■ **Source extract**:
·····

July 4, 2007 .....2024

A year or two ago I was driving home and saw on a church billboard a quote which has stuck close with me since: "Coincidence is God's way of staying anonymous."

My day started off wonderfully but was quickly dampened with frustration and continued with stress.

I awoke this morning knowing I was only two calls away from completing practicum and well on my way to finishing this huge step in my career change...my life change. I was tired but excited...wondering if the luck which had given me more then half my requirements in the past few days would continue for just 12 hours longer.

Arriving at the base, a glorious early summer morning with my preceptor anticipating the end of her time at this service as well I felt it was going to be a great day. Then the shoe dropped and doubt set in: I had missed out on two calls through the night due to some confusion in dispatch. Both of us had the same thought..."What if there are no calls today?"

My luck took control.

·····

■ **Task to carry out**:
From the journal entry, copy everything from "July 4, 2007" down to "12 hours longer.". The material after this point comes from a separate source.

·····

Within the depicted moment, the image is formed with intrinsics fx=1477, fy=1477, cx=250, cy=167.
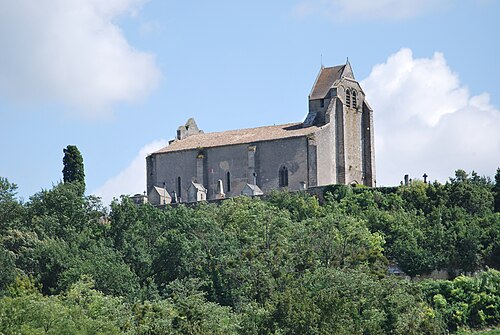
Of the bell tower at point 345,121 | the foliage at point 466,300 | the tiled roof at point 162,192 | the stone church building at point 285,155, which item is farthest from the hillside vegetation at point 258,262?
the tiled roof at point 162,192

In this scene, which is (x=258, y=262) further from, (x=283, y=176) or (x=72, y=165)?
(x=72, y=165)

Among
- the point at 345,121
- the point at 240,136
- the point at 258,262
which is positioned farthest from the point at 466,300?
the point at 240,136

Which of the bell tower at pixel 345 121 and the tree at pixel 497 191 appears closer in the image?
the tree at pixel 497 191

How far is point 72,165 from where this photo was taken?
83.4 m

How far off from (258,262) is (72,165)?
75.2 ft

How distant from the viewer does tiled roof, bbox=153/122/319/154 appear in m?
84.2

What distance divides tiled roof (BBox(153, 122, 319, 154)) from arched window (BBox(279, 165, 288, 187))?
1880mm

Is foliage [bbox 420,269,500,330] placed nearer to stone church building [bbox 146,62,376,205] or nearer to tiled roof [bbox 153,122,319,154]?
stone church building [bbox 146,62,376,205]

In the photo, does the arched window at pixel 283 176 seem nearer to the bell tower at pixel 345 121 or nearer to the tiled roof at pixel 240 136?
the tiled roof at pixel 240 136

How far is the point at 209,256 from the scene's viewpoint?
66.5 meters

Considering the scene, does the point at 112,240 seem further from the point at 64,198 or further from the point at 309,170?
the point at 309,170

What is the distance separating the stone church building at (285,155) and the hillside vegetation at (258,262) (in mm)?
3968

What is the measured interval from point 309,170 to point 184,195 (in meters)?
8.65

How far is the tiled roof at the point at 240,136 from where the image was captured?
84.2 metres
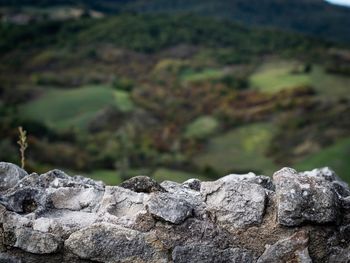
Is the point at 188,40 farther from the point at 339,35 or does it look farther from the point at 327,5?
the point at 327,5

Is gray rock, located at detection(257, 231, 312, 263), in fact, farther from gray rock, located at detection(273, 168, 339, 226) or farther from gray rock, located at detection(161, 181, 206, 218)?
gray rock, located at detection(161, 181, 206, 218)

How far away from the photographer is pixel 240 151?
5191 cm

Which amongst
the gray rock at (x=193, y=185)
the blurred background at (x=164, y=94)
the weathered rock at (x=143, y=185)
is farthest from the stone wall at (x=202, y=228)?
the blurred background at (x=164, y=94)

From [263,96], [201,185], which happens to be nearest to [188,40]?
[263,96]

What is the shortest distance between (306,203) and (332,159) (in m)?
40.5

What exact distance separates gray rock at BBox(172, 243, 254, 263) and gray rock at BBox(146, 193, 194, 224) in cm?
20

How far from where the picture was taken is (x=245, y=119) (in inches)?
2483

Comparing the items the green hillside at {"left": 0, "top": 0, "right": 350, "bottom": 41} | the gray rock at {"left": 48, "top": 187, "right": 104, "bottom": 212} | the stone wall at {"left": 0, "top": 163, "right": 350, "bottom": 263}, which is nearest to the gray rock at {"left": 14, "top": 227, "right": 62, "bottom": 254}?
the stone wall at {"left": 0, "top": 163, "right": 350, "bottom": 263}

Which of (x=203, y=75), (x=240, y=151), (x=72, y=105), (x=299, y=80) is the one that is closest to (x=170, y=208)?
(x=240, y=151)

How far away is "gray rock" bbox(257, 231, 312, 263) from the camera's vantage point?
138 inches

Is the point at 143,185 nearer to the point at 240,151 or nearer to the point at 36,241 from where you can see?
the point at 36,241

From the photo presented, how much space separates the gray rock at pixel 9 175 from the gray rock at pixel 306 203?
1.94 meters

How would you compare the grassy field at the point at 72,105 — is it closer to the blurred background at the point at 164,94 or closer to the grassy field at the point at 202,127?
the blurred background at the point at 164,94

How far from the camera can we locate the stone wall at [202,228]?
3506mm
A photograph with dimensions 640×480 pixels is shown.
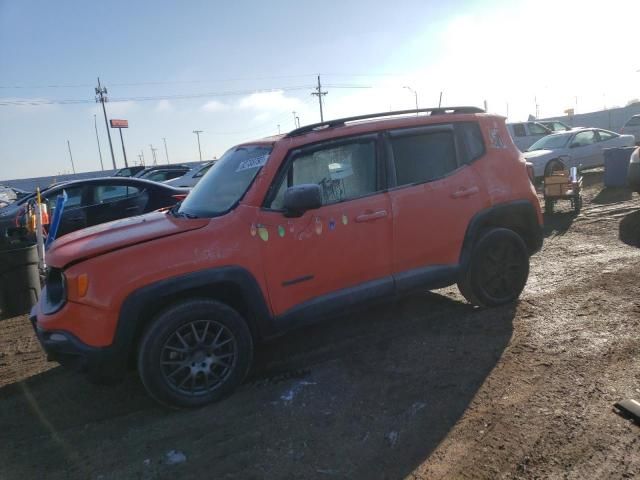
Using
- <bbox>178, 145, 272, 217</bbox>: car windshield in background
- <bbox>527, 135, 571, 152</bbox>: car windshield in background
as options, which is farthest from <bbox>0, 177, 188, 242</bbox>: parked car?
<bbox>527, 135, 571, 152</bbox>: car windshield in background

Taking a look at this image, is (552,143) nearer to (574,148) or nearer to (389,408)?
(574,148)

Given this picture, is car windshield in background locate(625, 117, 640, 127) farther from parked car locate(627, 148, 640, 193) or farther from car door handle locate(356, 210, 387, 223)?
car door handle locate(356, 210, 387, 223)

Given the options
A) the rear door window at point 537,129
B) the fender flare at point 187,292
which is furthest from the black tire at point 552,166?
the fender flare at point 187,292

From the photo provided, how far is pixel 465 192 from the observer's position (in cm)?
431

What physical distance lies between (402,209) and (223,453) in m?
2.30

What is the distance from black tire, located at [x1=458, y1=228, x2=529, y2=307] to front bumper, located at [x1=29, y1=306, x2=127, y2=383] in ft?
9.89

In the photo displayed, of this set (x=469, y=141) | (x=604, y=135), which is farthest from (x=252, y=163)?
(x=604, y=135)

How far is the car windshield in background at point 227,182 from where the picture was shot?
377 cm

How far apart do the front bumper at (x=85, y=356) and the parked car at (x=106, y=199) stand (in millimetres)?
5004

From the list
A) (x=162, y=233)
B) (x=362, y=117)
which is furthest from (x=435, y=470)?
(x=362, y=117)

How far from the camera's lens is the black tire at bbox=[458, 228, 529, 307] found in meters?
4.54

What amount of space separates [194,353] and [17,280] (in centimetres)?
423

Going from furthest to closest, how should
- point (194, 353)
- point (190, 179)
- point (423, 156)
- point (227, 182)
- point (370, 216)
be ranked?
point (190, 179) → point (423, 156) → point (227, 182) → point (370, 216) → point (194, 353)

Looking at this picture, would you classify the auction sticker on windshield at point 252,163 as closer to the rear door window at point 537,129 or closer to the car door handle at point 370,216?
the car door handle at point 370,216
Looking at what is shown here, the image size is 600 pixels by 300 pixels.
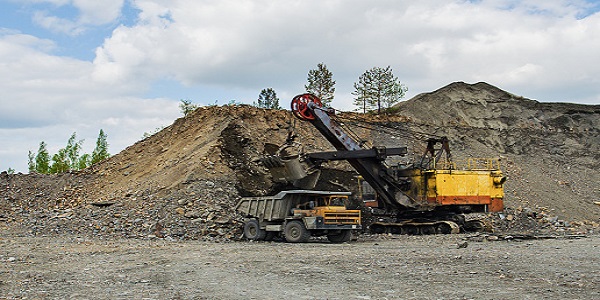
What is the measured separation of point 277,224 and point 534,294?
1145cm

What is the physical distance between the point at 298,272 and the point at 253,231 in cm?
892

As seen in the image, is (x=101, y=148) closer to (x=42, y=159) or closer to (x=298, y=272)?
(x=42, y=159)

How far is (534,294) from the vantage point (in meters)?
7.85

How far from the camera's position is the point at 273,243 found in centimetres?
1786

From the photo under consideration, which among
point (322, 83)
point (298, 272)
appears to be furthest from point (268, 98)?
point (298, 272)

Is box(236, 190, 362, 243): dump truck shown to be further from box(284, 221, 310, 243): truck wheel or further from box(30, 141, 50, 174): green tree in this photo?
box(30, 141, 50, 174): green tree

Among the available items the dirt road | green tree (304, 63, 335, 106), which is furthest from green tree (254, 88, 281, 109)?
the dirt road

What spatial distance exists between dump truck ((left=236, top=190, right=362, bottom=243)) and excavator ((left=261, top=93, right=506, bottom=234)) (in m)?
1.63

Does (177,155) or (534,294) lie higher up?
(177,155)

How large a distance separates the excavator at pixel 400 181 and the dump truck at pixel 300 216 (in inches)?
64.3

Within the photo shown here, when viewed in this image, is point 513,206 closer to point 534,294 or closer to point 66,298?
point 534,294

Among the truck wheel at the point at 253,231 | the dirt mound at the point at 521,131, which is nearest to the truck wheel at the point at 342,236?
the truck wheel at the point at 253,231

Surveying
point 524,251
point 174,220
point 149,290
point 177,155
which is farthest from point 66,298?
point 177,155

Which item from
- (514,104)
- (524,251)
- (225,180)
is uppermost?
(514,104)
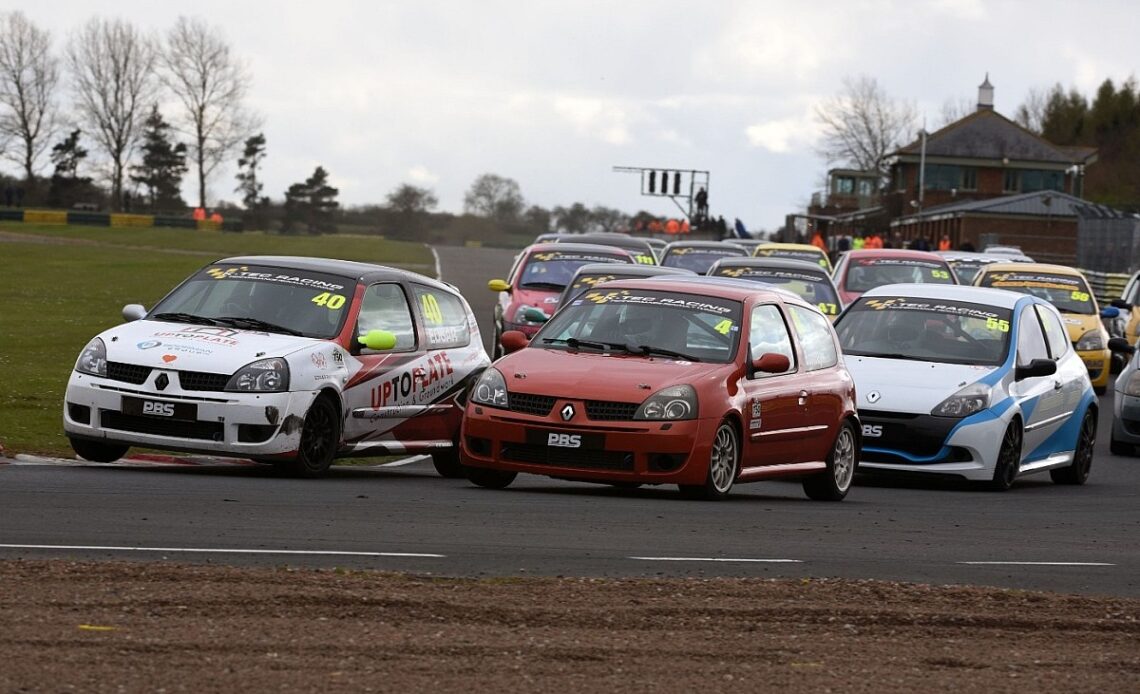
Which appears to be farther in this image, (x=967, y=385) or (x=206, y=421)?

·····

■ **Task output**:
July 4, 2007 .....2024

A year or two ago I was driving home and saw on a church billboard a quote which has stuck close with me since: "Coincidence is God's way of staying anonymous."

My day started off wonderfully but was quickly dampened with frustration and continued with stress.

I awoke this morning knowing I was only two calls away from completing practicum and well on my way to finishing this huge step in my career change...my life change. I was tired but excited...wondering if the luck which had given me more then half my requirements in the past few days would continue for just 12 hours longer.